В прежние времена, когда культурные поколения покрывали иногда до двух-трех поколений биологических, когда стилевые черты и эстетические принципы являлись поколению третьему и второму в виде неких незыблемых, укрепленных чуть ли не в небесах истин, эти российские пропадания не были столь катастрофичны. Но по мере нарастания скорости процессов смены и нарастания нового, культурные поколения стремительно сначала совпали с биологическими, а затем стали укорачиваться, пока в наше время не достигли 5–7 лет. То есть ныне человек подрастает в пределах доминирования одного стиля, взрослеет в пределах другого, учится в пределах третьего, выходит на культурную арену в сроки доминирования четвертого, становится художником в пределах пятого, а сам порождает уже, скажем, шестое. Естественно, этот подсчет и нумерация весьма условны. Важна динамика. Если раньше сквозь неподвижную точку истины проносились поколения, то теперь мимо ошарашенного человека свищут стили и направления, не успевающие изжить себя до конца и даже иногда доказать свою самоотдельность и правоту. Эти жужжание и смешение требуют от деятеля культуры ныне совсем другого профессионализма, доминирующей чертой которого является умение ориентироваться, то есть культурная вменяемость, проявляющаяся отнюдь не в законах и способах порождения текста, но в особой воспитанности психосоматического организма, обладающего этой самой культурной вменяемостью.
Во время последнего ухода России в изоляционизм в период с 1945 по 1958 год (поскольку до войны и своим конструктивизмом, постконструктивизмом, а также неоклассицистическими реалистическими опытами она была вполне синхронна европейским веяниям в культуре того же времени) провал был особенно глубок, и, по мнению многих, уже окончательно непреодолим. Но мы все-таки не будем столь пессимистичны. Именно за это время на Западе наросло огромное количество стилей и направлений, немыслимых бы за подобный период, скажем, того же XIX века. По мере быстрого перебирания их вынырнувшим российским художественным сообществом, начиная с конца 50-х, лет через десять мы опять совпали с мировым процессом в своей соц-артистской и концептуальной практиках. Естественно, при этом сохранились все вышеупомянутые черты (уж не знаю, сила это или слабость?) русского способа включения в исторический процесс — смешение стилей, взглядов и сугубая идеологизация выбранной позиции. Надо заметить, что эти особенности по случаю исторического везения совпали с основной современной постмодернистской стратегией художественной манифестации с доминацией жеста и поведенческой модели в ущерб традиционному текстоцентризму. С мобильностью передвижения между всеми наличествующими художественными практиками, жанрами, стилями и даже видами искусств (например, явная и акцентированная вербализация визуального пространства).

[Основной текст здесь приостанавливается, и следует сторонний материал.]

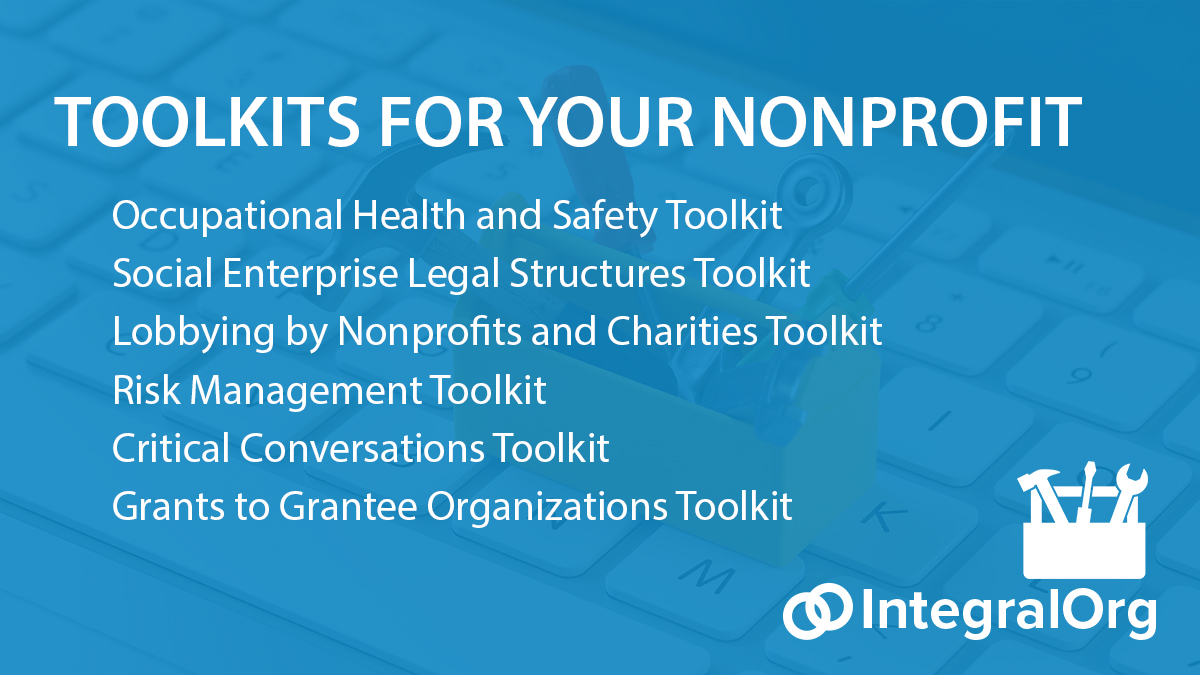 TOOLKITS FOR YOUR NONPROFIT

Occupational Health and Safety Toolkit
Social Enterprise Legal Structures Toolkit
Lobbying by Nonprofits and Charities Toolkit
Risk Management Toolkit
Critical Conversations Toolkit
Grants to Grantee Organizations Toolkit

IntegralOrg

Тут к месту было бы помянуть о вообще предоминирующей принципиальной постмодернистскости русского культурного менталитета, правда, никогда до концептуализма не бывшего отрефлексированным, артикулированным и тематизированным. Как уже упоминалось выше, при наличии одновременного актуального существования разновременных культурных пластов с их порой абсолютно несводимыми языками, идеалами и установками русское культурное сознание постоянно мерцало между ними, вырабатывая мобильность и всеприемлемость как несомненные достоинства культурного существования. К тому же общеизвестна доминация вербальности в российской культуре, когда визуально-пластический акт всегда был зажат между предположенной ему как бы вербальной оговоренностью этого акта в виде некой начальной идеи и последующим его вербальным объяснением. Между этими двумя словесными актами сама визуальность как бы и вовсе сгорала. Это и приуготовило нас к самой радикальной постмодернистической практике.

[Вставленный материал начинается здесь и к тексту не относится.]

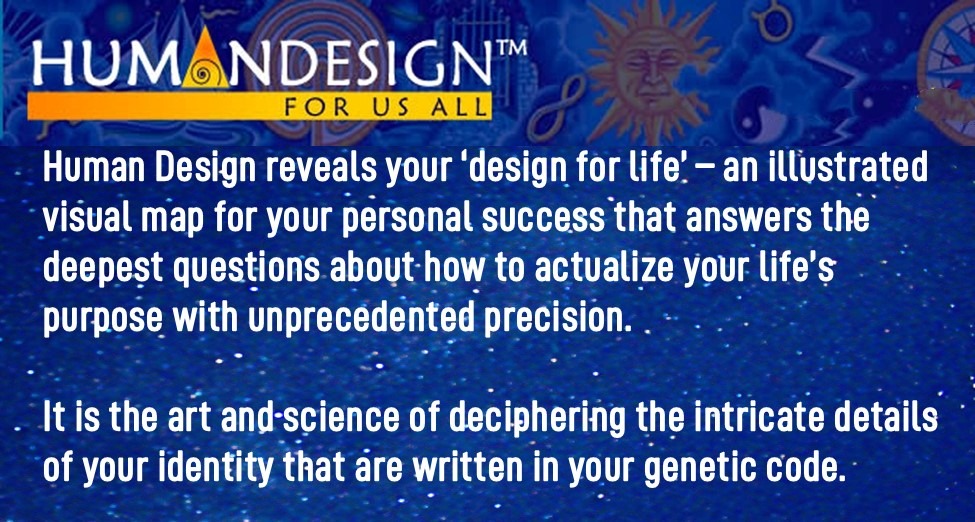 HUMANDESIGN™
FOR US ALL

Human Design reveals your 'design for life' – an illustrated visual map for your personal success that answers the deepest questions about how to actualize your life's purpose with unprecedented precision.

It is the art and science of deciphering the intricate details of your identity that are written in your genetic code.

Так что вроде бы все и ясно.
3. Что же будем делать?
И что же теперь — веником убиться, что ли? При явном и всеобщем ощущении кризисности ситуации и ее завершенности, при исчерпанности вышеперечисленных проектов, возможно ли проглядеть некий выход?
То есть возможно ли проглядеть хотя бы некоторые черты возможных новых проектов? Вполне вероятно, мы и предскажем, явим в нашем описании неких, скомбинированных из элементов наших нынешних слабых представлений, монстров, которым и не суждено будет никогда осуществиться. Однако же, и в случае подобных казусов энергия данных эвристических экстрем если и не способна породить будущее, то хотя бы способствует конструированию некой вынесенной вовне точки ретроспективного взгляда, дабы по некоторым чертам, точнее, направлениям силовых линий попытаться усмотреть аксиологию, продолжая ее за пределы уже реализованного исторического настоящего. Работа достаточно умозрительная, но и захватывающая.